Total RNAs were extracted from visceral adipose tissue (VAT) samples collected from patients undergoing bariatric surgery. All patients had biopsy-proven NAFLD (NASH patients [n = 12] and non-NASH NAFLD [n = 12]). For each patient, we profiled mRNA levels for three miRNA processing elements (Drosha, DGCR8, and Dicer1) and seven pri-miRNAs (pri-miR-125b-2, pri-miR-16-2, pri-miR-26a-1, pri-miR-26a-2, pri-miR-7-1, pri-miR-7-2, and pri-miR-7-3).

Results

Expression of Dicer1, Drosha and DGCR8 was significantly increased within the NASH cohort along with expression of pri-miR-7-1. The presence of focal necrosis on the liver biopsy correlated significantly with levels of Dicer1 and DGRC8. Both NASH and ballooning degeneration of hepatocytes correlated negatively with the expression levels of hsa-miR-125b.
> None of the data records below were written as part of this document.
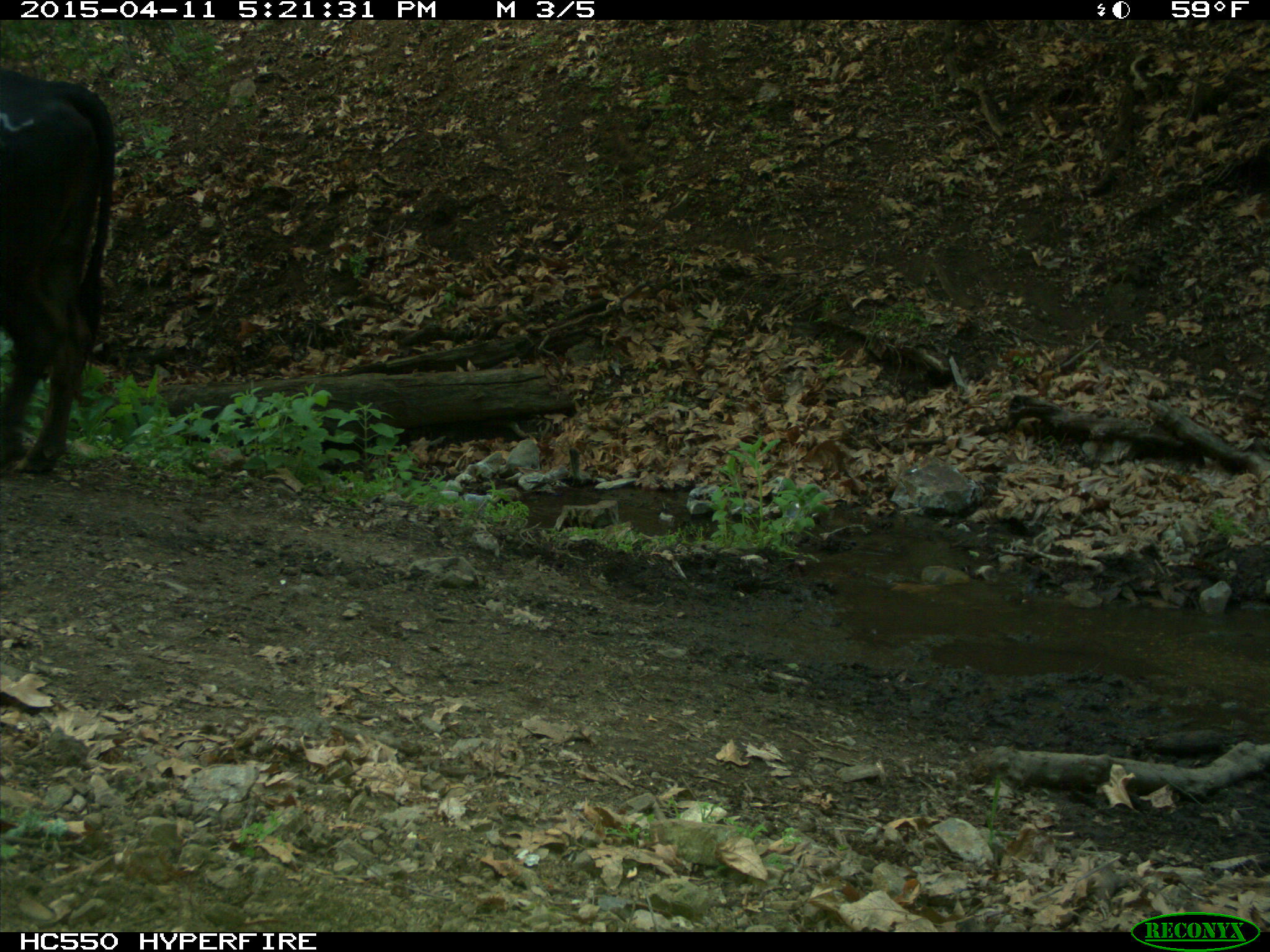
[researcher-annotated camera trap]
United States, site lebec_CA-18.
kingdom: Animalia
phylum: Chordata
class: Mammalia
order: Artiodactyla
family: Bovidae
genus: Bos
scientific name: Bos taurus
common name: domestic cow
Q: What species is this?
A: Bos taurus (domestic cow).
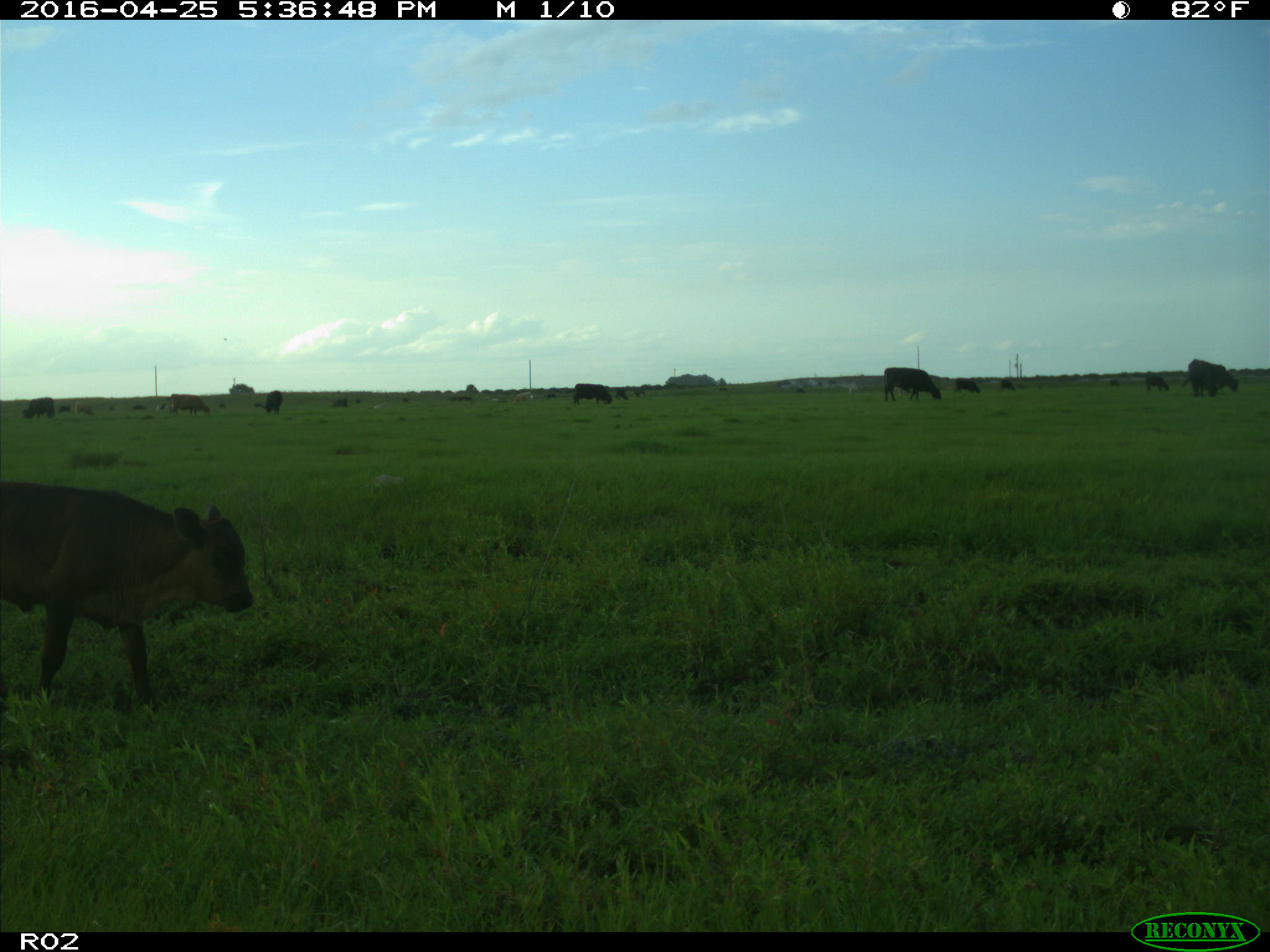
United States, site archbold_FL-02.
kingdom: Animalia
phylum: Chordata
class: Mammalia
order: Artiodactyla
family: Bovidae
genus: Bos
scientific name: Bos taurus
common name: domestic cow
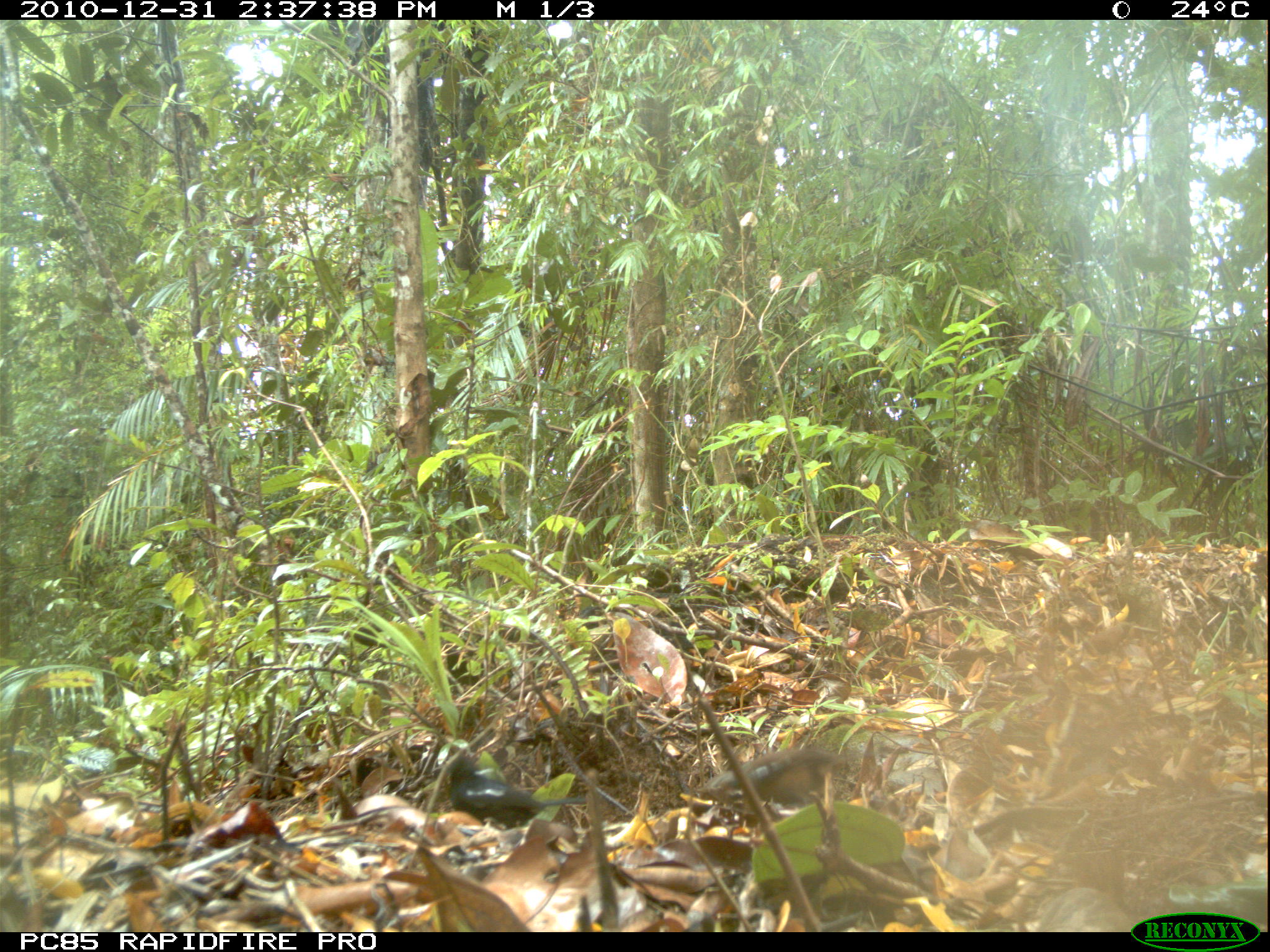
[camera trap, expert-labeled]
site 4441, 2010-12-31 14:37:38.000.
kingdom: Animalia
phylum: Chordata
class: Aves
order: Passeriformes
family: Muscicapidae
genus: Copsychus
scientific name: Copsychus albospecularis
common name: madagascar magpie-robin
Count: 1.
Histologic NASH correlated positively with the expression levels of pri-miR-16-2 and pri-miR-7-1. The presence of the hepatocyte's ballooning degeneration in the liver biopsy correlated positively with pri-miR-26a-1 and pri-miR-7-1. The expression profile of pri-miR-125b-2 also correlated positively with body mass index.

Conclusions

Our findings support the hypothesis that VAT-derived miRNA may contribute to the pathogenesis of NASH in obese patients.